A Hybrid Simulation Approach for Disaster Loss and Damage Projection Under Climate Change
Doktycz, Charles Joseph
0000-0001-6427-9846
:
2022-10-03
Abstract
Climate change is creating more frequent and more severe weather events across the world and the reality is that this trend will continue for the foreseeable future. As a result, society must prepare for these impacts and adapt accordingly while recognizing that the circumstances will vary across geographical regions. In order to make more effective adaptation investment decisions, the future impacts of these events must be understood. Databases on loss and damage direct costs associated with individual severe weather events have been recorded for decades and are publicly available online, presenting a rich resource for use in predictive modeling of future loss and damage.
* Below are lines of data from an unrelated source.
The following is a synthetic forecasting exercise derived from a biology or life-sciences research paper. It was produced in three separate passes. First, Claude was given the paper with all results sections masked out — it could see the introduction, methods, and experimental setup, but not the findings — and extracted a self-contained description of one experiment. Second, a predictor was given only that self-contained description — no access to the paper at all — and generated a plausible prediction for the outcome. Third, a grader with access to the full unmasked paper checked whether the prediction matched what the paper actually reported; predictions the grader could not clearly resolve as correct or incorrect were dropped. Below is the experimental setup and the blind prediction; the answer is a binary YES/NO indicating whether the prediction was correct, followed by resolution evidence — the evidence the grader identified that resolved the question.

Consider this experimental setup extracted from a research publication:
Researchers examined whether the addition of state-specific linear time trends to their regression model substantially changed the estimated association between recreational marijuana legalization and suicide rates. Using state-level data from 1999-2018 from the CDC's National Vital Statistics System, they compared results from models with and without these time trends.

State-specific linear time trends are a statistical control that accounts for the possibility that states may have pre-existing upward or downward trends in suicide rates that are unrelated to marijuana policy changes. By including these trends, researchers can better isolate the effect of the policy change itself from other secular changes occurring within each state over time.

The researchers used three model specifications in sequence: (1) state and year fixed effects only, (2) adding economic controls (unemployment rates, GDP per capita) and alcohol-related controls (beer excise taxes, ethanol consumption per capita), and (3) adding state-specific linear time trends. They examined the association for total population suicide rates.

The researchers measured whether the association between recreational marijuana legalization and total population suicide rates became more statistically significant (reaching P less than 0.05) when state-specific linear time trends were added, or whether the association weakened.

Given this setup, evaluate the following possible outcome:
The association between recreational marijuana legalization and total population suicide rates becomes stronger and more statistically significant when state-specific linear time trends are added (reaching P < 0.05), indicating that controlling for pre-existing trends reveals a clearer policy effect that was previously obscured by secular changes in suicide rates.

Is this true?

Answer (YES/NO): YES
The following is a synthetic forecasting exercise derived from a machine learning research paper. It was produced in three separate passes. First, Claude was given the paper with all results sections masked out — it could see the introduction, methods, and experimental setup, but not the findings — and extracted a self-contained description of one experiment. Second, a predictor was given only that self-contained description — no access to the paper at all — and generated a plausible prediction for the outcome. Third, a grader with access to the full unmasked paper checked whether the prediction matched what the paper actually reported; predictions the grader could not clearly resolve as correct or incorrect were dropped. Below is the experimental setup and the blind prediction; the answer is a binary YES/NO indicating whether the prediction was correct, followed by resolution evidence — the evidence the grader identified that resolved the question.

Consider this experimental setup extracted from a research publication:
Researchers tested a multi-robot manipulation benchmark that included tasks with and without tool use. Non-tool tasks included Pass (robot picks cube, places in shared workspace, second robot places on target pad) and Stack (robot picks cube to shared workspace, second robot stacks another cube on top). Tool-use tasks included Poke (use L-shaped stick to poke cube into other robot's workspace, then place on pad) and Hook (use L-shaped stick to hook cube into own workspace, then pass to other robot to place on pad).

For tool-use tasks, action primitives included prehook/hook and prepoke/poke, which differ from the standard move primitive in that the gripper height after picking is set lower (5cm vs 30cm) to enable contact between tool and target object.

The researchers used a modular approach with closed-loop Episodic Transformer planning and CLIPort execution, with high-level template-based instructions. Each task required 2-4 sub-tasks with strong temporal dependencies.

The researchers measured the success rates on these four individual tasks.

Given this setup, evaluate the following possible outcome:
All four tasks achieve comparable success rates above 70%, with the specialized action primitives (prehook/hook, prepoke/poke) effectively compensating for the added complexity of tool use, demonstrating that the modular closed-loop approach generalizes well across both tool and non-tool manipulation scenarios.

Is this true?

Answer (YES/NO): NO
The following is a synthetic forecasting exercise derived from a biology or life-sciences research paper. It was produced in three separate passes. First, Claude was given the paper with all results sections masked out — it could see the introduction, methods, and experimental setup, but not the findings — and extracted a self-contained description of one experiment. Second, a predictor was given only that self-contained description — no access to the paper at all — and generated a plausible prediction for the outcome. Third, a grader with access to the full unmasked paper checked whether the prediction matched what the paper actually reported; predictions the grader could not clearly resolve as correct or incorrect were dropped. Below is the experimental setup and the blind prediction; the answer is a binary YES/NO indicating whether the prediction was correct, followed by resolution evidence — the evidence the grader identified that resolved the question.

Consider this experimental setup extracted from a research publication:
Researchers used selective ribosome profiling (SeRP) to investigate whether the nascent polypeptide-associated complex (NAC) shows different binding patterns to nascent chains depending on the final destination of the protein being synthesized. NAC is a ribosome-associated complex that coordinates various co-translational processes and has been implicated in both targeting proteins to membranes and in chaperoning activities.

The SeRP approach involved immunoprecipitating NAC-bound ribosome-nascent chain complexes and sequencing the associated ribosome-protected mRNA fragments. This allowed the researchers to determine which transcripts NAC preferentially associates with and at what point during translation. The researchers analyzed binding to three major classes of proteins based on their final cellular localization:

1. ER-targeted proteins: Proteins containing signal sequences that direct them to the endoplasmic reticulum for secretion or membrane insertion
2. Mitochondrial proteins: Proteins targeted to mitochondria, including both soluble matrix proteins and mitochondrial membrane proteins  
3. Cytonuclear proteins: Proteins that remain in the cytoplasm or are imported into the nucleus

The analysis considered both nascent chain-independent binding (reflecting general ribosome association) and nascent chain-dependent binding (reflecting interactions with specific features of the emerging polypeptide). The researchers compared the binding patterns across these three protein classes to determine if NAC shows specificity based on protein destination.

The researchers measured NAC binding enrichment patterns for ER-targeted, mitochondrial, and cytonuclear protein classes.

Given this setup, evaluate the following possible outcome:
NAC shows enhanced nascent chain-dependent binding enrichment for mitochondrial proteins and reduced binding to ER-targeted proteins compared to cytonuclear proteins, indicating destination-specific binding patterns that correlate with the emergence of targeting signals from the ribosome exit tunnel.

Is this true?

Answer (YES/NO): NO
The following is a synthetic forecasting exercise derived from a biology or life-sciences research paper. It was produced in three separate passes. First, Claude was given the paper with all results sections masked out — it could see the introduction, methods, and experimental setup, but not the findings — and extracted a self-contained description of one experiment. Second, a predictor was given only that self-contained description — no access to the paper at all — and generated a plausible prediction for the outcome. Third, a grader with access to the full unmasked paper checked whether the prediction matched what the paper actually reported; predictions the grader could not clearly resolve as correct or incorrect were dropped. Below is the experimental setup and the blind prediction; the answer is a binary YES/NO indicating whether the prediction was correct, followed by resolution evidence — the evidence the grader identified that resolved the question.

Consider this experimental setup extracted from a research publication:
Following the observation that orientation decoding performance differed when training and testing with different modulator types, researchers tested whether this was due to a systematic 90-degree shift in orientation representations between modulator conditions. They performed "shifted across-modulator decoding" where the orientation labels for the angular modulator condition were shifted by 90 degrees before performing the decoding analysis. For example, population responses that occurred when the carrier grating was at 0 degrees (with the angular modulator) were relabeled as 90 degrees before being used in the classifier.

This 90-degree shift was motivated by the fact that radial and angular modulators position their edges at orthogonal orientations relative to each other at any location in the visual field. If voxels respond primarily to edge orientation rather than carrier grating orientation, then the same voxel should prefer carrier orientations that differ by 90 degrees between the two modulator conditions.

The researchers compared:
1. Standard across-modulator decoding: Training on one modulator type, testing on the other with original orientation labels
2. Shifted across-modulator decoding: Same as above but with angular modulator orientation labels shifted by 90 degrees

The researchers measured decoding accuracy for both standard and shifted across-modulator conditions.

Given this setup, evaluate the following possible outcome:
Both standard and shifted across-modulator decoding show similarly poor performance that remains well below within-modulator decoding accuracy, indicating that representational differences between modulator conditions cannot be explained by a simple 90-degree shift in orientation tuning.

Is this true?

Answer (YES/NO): NO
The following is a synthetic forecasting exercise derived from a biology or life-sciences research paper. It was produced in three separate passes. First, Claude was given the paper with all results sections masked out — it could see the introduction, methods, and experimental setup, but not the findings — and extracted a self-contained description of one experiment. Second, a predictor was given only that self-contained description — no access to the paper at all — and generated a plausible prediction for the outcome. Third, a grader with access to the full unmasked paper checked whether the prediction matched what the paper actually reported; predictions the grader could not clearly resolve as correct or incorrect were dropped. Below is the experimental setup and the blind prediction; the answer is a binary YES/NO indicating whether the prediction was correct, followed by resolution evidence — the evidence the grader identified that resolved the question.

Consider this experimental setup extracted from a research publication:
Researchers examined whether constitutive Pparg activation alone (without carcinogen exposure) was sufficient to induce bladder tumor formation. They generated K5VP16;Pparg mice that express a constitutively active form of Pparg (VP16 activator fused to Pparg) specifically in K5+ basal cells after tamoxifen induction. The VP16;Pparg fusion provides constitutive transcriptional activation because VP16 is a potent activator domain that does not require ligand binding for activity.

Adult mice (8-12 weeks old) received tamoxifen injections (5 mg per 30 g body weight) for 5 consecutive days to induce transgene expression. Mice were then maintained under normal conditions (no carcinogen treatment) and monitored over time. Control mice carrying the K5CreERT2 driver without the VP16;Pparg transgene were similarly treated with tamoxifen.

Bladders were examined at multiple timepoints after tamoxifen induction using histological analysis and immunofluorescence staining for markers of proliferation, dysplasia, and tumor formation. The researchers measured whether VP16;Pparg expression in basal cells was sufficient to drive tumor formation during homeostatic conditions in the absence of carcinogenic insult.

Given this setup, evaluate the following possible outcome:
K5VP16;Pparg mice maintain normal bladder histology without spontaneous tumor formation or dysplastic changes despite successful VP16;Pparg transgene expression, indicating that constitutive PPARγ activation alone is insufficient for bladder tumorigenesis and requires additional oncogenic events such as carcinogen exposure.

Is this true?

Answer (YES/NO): NO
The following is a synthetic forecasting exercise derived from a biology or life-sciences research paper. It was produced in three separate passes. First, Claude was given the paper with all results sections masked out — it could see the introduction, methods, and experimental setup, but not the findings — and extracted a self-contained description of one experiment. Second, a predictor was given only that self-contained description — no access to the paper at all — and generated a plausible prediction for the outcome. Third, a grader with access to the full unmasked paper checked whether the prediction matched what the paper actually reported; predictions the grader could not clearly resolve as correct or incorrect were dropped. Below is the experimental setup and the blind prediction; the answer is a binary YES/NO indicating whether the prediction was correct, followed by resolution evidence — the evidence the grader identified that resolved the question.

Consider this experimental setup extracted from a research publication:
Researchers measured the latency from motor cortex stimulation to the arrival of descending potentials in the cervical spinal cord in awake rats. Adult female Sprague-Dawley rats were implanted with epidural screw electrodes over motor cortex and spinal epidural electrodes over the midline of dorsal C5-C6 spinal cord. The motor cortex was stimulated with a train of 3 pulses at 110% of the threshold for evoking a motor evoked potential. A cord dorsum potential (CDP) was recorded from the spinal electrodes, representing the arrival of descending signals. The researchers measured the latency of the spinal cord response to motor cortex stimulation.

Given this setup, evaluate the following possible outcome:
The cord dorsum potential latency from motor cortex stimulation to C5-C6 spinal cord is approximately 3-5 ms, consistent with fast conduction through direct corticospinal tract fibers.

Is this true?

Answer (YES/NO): NO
By developing a model to simulate these impacts, it reduces the burden to access information to help in adaptation investment decision making, particularly important for rural communities and locations of disproportionately high socially disadvantaged populations, who are typically resource-constrained. The focus of this dissertation is to leverage this data in concert with utilizing future climate change pathways and their associated outcomes, as well as representing how, in addition to direct impacts, non-economic and indirect damages can be considered. Such a modeling effort can create a more complete evaluation of the business case for allocating resources to strategies designed to mitigate extreme weather risk, which can be utilized in traditional benefit-cost and return-on-investment methods. The results of this research also set the stage for opportunities to further enhance modeling efforts that can leverage improvements in loss and damage accounting achieved when utilizing smaller spatial resolution.